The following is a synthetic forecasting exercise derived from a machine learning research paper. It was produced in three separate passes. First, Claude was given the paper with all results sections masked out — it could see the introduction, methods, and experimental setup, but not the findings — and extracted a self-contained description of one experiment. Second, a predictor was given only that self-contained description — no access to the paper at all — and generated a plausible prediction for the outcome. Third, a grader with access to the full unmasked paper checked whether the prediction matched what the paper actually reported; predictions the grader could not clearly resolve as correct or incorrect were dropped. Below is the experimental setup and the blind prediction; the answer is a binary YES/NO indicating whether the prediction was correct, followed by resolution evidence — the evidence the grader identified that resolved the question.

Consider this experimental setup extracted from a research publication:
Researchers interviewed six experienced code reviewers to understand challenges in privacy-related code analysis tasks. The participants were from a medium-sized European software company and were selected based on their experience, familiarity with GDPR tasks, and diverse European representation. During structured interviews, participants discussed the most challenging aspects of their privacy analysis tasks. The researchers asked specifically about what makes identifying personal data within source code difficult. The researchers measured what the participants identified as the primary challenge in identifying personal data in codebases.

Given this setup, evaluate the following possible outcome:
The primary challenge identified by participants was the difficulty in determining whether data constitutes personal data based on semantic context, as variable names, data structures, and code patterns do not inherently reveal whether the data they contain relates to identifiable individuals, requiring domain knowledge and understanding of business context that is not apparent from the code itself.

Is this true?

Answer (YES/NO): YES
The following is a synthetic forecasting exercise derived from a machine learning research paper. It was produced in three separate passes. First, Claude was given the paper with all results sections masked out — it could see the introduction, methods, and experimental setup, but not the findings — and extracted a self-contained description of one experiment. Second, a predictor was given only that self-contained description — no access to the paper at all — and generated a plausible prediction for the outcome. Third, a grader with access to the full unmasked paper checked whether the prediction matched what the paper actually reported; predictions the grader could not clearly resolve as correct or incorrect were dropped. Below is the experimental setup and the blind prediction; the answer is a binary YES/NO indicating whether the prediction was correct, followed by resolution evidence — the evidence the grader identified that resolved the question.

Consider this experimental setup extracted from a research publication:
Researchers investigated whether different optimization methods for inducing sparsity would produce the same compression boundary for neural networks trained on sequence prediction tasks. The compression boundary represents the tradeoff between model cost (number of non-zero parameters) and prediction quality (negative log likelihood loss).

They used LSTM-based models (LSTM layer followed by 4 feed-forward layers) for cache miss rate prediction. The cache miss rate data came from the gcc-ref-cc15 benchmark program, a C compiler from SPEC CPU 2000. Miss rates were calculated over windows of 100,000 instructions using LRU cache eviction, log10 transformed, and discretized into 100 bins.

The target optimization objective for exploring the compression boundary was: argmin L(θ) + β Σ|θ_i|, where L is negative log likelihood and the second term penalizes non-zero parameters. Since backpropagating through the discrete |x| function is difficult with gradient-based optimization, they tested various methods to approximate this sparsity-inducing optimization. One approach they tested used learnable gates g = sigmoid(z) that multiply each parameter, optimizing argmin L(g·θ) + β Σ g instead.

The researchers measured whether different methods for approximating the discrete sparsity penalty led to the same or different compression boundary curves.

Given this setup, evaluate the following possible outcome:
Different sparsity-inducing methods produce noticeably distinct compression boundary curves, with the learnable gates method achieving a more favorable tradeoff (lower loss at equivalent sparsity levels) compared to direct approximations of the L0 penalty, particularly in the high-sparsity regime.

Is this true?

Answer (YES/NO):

--

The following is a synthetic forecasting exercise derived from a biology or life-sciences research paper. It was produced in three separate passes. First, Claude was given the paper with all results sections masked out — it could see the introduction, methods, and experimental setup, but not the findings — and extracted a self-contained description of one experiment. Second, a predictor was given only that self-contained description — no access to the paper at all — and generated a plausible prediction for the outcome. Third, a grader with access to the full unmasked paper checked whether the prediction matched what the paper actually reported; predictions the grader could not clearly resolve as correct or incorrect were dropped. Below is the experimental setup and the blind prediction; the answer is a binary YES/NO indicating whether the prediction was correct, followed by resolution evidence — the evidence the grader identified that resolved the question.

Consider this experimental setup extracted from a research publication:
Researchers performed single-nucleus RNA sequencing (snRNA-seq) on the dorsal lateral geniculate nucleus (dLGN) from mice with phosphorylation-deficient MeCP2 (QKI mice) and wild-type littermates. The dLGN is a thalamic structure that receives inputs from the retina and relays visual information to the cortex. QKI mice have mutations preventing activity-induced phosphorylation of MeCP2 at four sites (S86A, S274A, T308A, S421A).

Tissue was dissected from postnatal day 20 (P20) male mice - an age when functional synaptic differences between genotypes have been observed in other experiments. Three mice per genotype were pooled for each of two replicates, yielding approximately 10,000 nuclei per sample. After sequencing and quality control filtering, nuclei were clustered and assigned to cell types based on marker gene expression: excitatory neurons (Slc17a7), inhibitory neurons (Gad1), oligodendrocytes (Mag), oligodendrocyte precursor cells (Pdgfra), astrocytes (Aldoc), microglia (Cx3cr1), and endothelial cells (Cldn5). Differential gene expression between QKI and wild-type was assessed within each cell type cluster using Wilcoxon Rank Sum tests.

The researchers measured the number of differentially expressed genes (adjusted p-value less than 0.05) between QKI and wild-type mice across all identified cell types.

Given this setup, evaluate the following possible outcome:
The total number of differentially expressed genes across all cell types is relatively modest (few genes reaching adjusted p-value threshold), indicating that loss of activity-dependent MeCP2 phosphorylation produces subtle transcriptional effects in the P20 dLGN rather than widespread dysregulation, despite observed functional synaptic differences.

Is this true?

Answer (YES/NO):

* **ACTIVITY**: Copy out the lines above that hold the string "adjusted".

* **ANSWER FOR THIS EXERCISE**:
The researchers measured the number of differentially expressed genes (adjusted p-value less than 0.05) between QKI and wild-type mice across all identified cell types.
The total number of differentially expressed genes across all cell types is relatively modest (few genes reaching adjusted p-value threshold), indicating that loss of activity-dependent MeCP2 phosphorylation produces subtle transcriptional effects in the P20 dLGN rather than widespread dysregulation, despite observed functional synaptic differences.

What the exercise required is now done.